[IPython-User] Advice re parallelizing many quick calculations
Junkshops
junkshops@gmail....
Sun Jul 1 14:07:14 CDT 2012
Hmm, I guess this question was either too hard, too stupid, or too long.
In the hopes it was the latter problem I'll try again.
Short version:
Is attempting to parallelize simple per row calculations (e.g. a few
multiplications/additions/etc) on a large 2D dataset a waste of time
when routing via the notebook due to the time required for data
packaging and transport? if so, is the solution to this problem to have
the individual python engines read and write the data directly?
Long version:
I have a dataset of a million rows with 7 numbers per row.
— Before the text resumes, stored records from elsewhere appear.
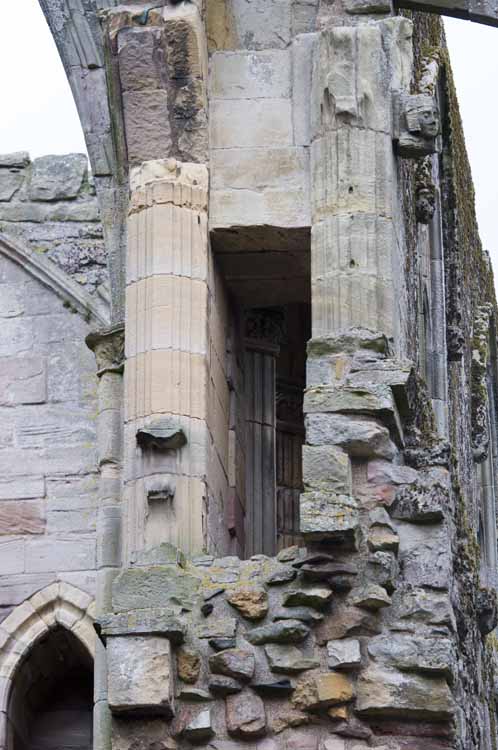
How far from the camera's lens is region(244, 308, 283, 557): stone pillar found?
46.5ft

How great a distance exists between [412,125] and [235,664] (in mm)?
2826

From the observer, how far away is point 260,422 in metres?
14.3

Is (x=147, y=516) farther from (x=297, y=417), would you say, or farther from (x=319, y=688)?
(x=297, y=417)

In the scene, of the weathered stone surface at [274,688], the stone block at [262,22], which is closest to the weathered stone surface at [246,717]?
the weathered stone surface at [274,688]

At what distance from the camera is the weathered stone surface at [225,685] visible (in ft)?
38.0

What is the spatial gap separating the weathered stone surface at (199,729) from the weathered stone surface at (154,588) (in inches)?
20.2

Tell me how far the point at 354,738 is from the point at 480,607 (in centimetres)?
314

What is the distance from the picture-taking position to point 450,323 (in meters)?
18.6

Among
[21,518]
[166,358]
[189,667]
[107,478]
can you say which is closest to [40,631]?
[21,518]

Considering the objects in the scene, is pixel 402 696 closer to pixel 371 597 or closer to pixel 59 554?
pixel 371 597

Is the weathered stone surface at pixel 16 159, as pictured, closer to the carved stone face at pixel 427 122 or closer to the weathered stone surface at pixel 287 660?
the carved stone face at pixel 427 122

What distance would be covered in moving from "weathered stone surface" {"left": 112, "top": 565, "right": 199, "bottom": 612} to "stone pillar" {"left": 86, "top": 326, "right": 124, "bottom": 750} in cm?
64

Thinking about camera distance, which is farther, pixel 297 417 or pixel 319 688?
pixel 297 417

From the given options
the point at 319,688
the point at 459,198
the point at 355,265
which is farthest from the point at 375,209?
the point at 459,198
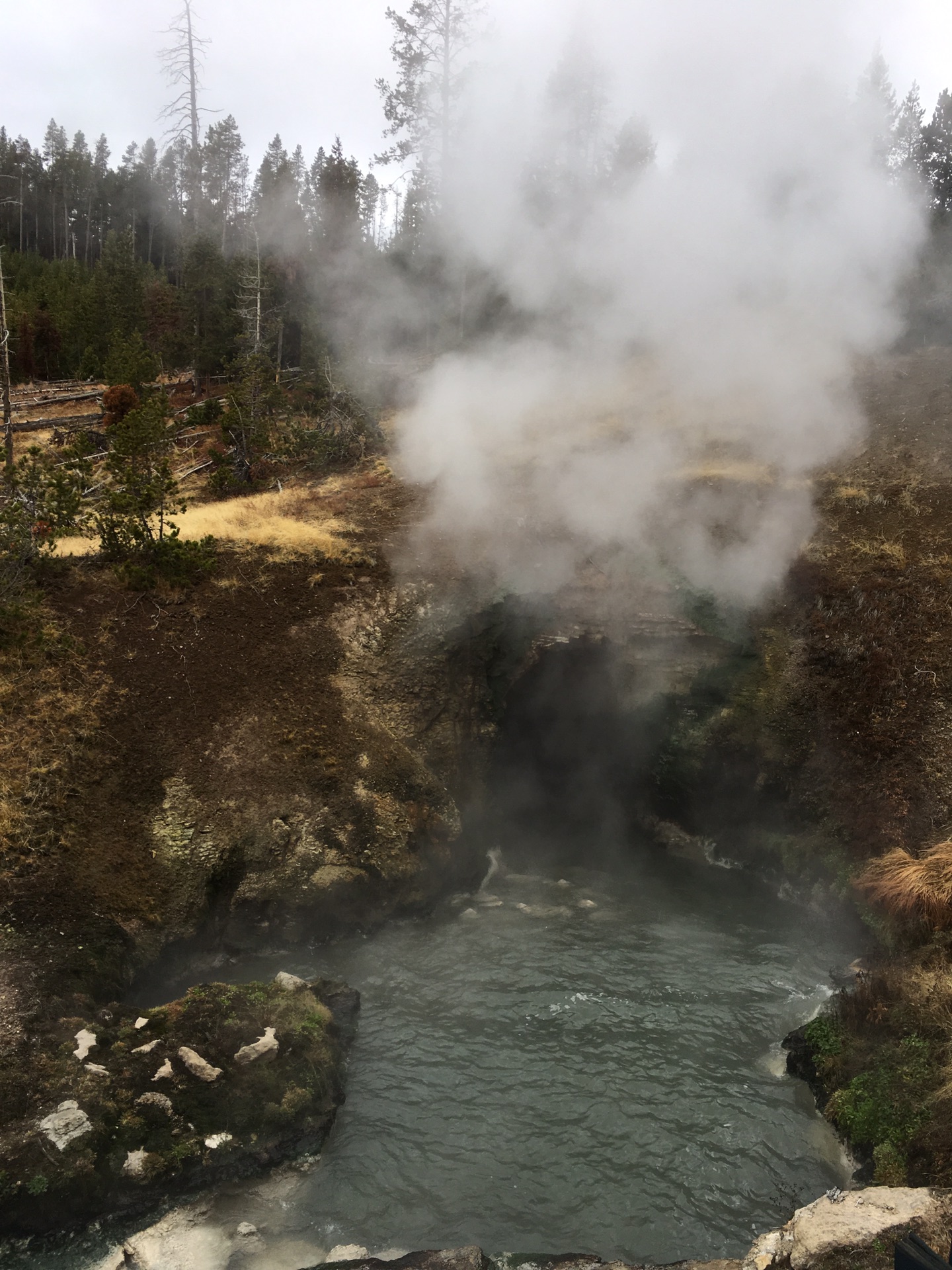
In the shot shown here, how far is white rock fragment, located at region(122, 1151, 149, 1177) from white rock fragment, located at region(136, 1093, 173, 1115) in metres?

I want to
apply this function to every row:
def scaleArray(expt):
return [int(expt[0]) / 5 - 2,
int(expt[1]) / 5 - 2,
(float(expt[2]) - 0.82) * 50,
(float(expt[3]) - 0.91) * 100,
float(expt[4]) * 10,
int(expt[5]),
int(expt[6])
]
Every attempt I've made to parallelize this via the notebook has
resulted in slowing down the processing via at least an order of
magnitude. I've been using 4 engines via direct and loadbalanced views
and tried synchronous and asynchronous calls and splitting the data into
4 chunks and directly calling each engine. Is there some way to do this
or do the costs of packaging and transporting the data compared to the
calculations mean this function is unparallelizable via the notebook?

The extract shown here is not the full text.